• To do:
A – Do these statements agree with the discussion of IBM and Watson? Answer yes or no for each, quoting the words that decide it.
(i) The rugby team in Australia bought the analytics tools after the first sales pitch.
(ii) The Watson documentation is described as sounding like it was written for managers.
(iii) The first commenter has been told that IBM is investing in cloud technologies.
B – Could you carry the discussion of IBM and Watson forward from its final comment?

As someone who works for IBM I'd have to disagree with you there. No one has ever told me we are a huge cloud company, I mean obviously I've been told we're investing buckets of money in cloud technologies and that we have made it a key strategy point to focus on growth in the area, but not once has anyone even intimated that we 'are [a] huge cloud company'.

What IBM is, realistically, is a ridiculously large (and I actually mean ridiculous in the sense of 'how are they not under more anti-trust investigations because they seriously own roughly everything") company with an unbelievably large number of very vert wealthy clients who are scared beyond reason of losing their market share if they don't start using <Insert "new" technology here> so internally everything that happens and looks like a publicity stunt is usually met with a response of "Well no shit we could do that. Why the hell didn't our marketing team point out that we had that capability in the 90's when it would have been impressive"

A lot of the Watson hype seems to actually be because a lot of the companies who traditionally would say 'hm, I dunno about this whole analytics thing. Shouldnt we just stick to spreadsheets and man hours' now have a named thing they can buy that really just covers up that they are actually just investing in a platform with some hadoop clustering and some racks full of P8s (obviously theres a little more to it than that).

The fact that watson can do seemingly cool stuff is actually just a nice way of saying 'anyone can do cool stuff if they invest a bit of cash in technologies that have been around for ages but large companies now have a small window where they can start investing in these technologies and they even get to act like they are an early adopter, of course sans-risk'

I find it amusing that our sales pitch to a rugby team in australia to sell them analytics tools and services failed about 4 years ago, so we gave it to them for free then said we would tell them who the next 10 players to get injured would be and how they would be injured. After the predictions were exactly correct at about injury 6 they were suddenly very interested in buying the stuff. Interestingly, if we sold the same thing now it wouldn't be an analytics platform, we would probably use watson (read: not rebuild that thing, just use the existing stuff because its easier) and it would be marketed as a "watson solution".


Because it's so big, there's a lot capable engineers, but also deadwood. I think Watson has attracted many capable devs. There's definitely too many execs flailing around with buzzwords.

It's a great brand, it has potential. The problem is that a) it's being overhyped and b) yet again IBM doesn't understand that if you want it to be used for truly mind-blowing stuff, you have to make it easy for developers to use (or maybe they do, but suck at making it easy to use, see [1]). Then it generates its own, real hype.

For an example of this, I'd say MQ vs MQTT/RabbitMQ, DB2 vs Postgres et al., NoSQL, analytics, Bluemix vs Amazon/GCE/Heroku, Softlayer vs Amazon/Google/Azure. I get that selling to traditional, conservative, and very rich/big firms is a viable strategy - but one that's failing for e.g. Bluemix, Softlayer.

---

[1] The Google search results for "Watson API" suck. The documentation sounds like it was written for managers (" Representational State Transfer (REST) Application Programming Interface (API) "). Stop getting me to use Bluemix, Amazon/GCE/Heroku work better. Just look at this mess: https://www.ibm.com/smarterplanet/us/en/ibmwatson/developerc...


Yup, especially considering vices revenue model involves basically writing articles for groups that pay them money.


Bingo! I would bet IBM wrote the piece and paid vice to make it look like news.

• Available data:

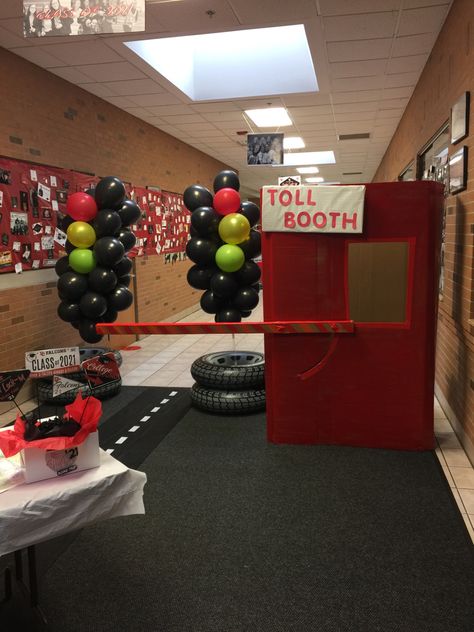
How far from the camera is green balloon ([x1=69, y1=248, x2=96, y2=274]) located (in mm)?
4273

• Task-by-task results:
A –
(i) No: "our sales pitch to a rugby team in australia to sell them analytics tools and services failed about 4 years ago"
(ii) Yes: "The documentation sounds like it was written for managers"
(iii) Yes: "I've been told we're investing buckets of money in cloud technologies"

B –
The scary part that is that my company's IT department also talks about "Watson integration" and a lot of execs are completely impressed. I have asked in some meetings what this would exactly do and how it's better than a few SQL statements but got totally brushed off.


I think it's great that there continues to be a stream of "Watson partners with X" or "Watson is used for X" articles, but in actual usage, it feels like Google is winning the ML race. I feel like corporations are using Watson for easy PR wins. Is that just me living in my own development bubble?


My limited understanding with basketball stats is that they are only somewhat useful, as it favours player who have direct impact to the game, those who can score/assist/rebound/etc, and encourages players to game the system.

However it does not reflect how a player defends, how he fits into a particular style/role, how much support his teammates get from him other than assists, etc.

It'll be interesting to see if they use deeper analysis to figure out which player is actually better.


There are actually many advanced statistics available to NBA teams via SportsVu. It can measure who passes to who, how far people travel on a possession, gravity (how close opposing defenders are drawn to the offensive player, how much someone dribbles, and a host of other stats. I don't think the system is in place at many colleges (if any).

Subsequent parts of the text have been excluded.